Lake County Board Candidates Debate Urban Sprawl, Redistricting
Candidates tackle questions on everything ranging from the environment to jobs—and everything in between.
Lake County Board candidates participated in the League of Women Voters Debate this past Sunday. They were the last group of the event to debate, preceeded by Dold and Scheider—who are running for the 10th District Congressional Seat—as well as debates between the candidates running for 58th District State Representative and 29th District State Senate.
Those who took part in the debate included Steven Warren Mandel (Democratic candidate, District 11), Laura E. Lambrecht (Republican candidate, District 11), Mike Rummel (Republican candidate, District 12), Arlene Hickory (Democratic candidate, District 21), Ann B. Maine (Republian candidate, District 21), Sandra Hart (Democratic candidate, District 13) and David N. Barkhausen (Republican candidate, District 13).
Because Rummel is running unopposed for the District 12 position, he did not have to participate in the debate, and instead gave a short speech before the other candidates began.
"The county is an important area," he reminded the crowd. "It's the third largest in Illinois, with a budget over $478 million. It would be the fifth-smallest state in America if the county was a state."
One of the questions that sparked a lively debate between the other candidates was on urban sprawl in Lake County.
"Sprawl is an issue everwhere," Hart said. "Many times, when people move into Lake County, they are looking for a more rural environment. The county needs to look into low-impact development practices to determine the best practice in terms of planning, zoning and building."
The candidates all agreed that the current board has done a good job so far controlling sprawl and protecting the natural lands of Lake County.

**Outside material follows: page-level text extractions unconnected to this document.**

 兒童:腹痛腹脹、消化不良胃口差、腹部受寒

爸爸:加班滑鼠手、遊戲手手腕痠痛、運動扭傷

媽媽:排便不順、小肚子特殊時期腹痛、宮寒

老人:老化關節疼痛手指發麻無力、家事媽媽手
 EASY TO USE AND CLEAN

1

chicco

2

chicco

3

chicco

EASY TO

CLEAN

The candidates were also asked to weigh in on redrawn boundaries and gerrymandering in the county.
"It should be people from both groups making decisions," Lambrecht said. "It's ridiculous that one group gets to decide and tries to gerrymander so that they're in a better position...maybe [we should implement] some sort of cooperative group to do it."
Maine agreed with Lambrecht, adding, "The devil is in the details—you need to look at what different parameters are going to be."

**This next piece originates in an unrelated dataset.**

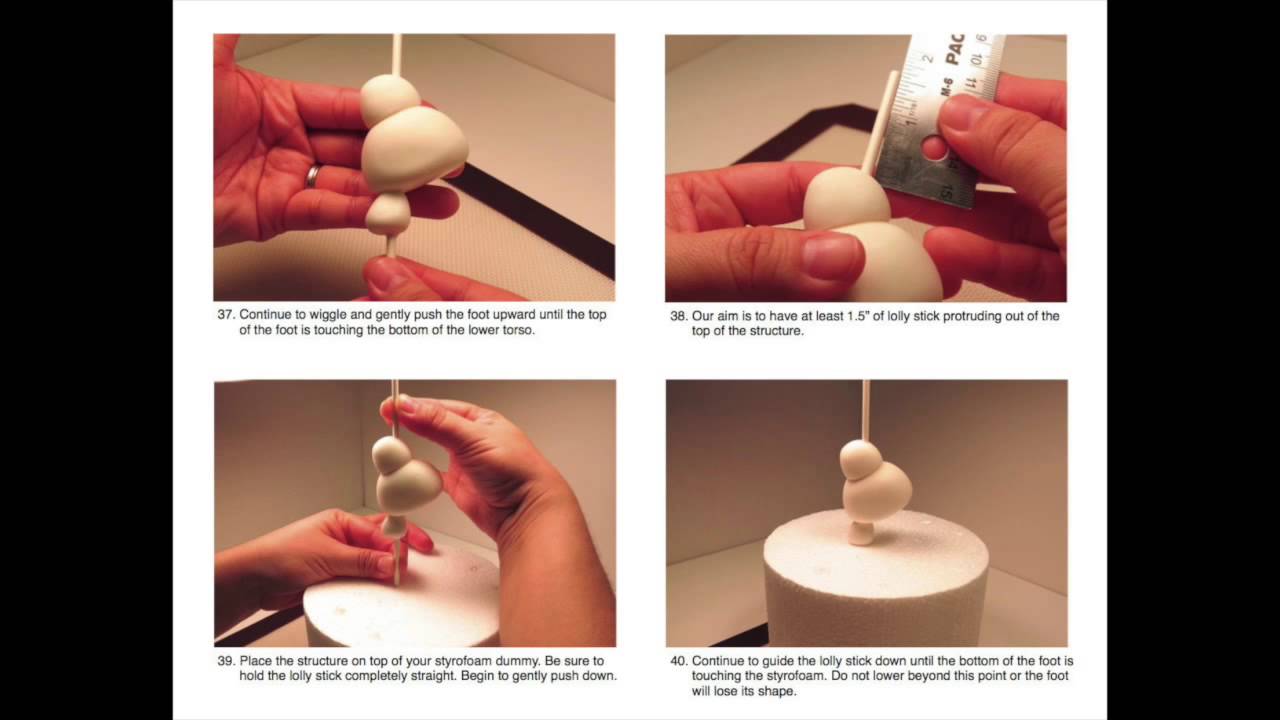 37. Continue to wiggle and gently push the foot upward until the top of the foot is touching the bottom of the lower torso.

PAC

38. Our aim is to have at least 1.5" of lolly stick protruding out of the top of the structure.

39. Place the structure on top of your styrofoam dummy. Be sure to hold the lolly stick completely straight. Begin to gently push down.

40. Continue to guide the lolly stick down until the bottom of the foot is touching the styrofoam. Do not lower beyond this point or the foot will lose its shape.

"People always want to take...a more spherical approach," Mandel said. "We shouldn't have a town like Deerfield, with three county board districts. We should look for where the population is centered and focus on that."
The candidates touched on the Winchester House.
"I was on the Human Services committee [that worked with the Winchester House]," Maine said. "We've seen great success by having an outside management group take care of the Winchester House, because frankly the county didn't know how to do it. I'm in support of the current model—55-75 percent of the beds are for Medicaid. As long as we can have the Winchester House live within the levy, whcih is what the citizens voted on, I support it."
The rest of the candidates agreed with Maine.
One of the last questions the candidates responded to concerned preserving more open space in Lake County.
"This is one of my greatest interestes and one of the reasons that I'm running," Barkhausen responded. "I served for 12 years as a board member of Lake Bluff open lands and I support the Lake County Forest Prevention Foundation. This is an area that I have experience and would welcome the opportunity to work with the Forest Preservation District."
The other candidates agreed with Barkhausen that open space is extremely important to maintain in Lake County.
There will be another League of Women Voter's debate on Sunday, Oct. 21 at the Lake Forest-Lake Bluff Senior Center. This debate will feature those running for Lake County administrative offices, including state's attorney, coroner, circuit court clerk and recorder.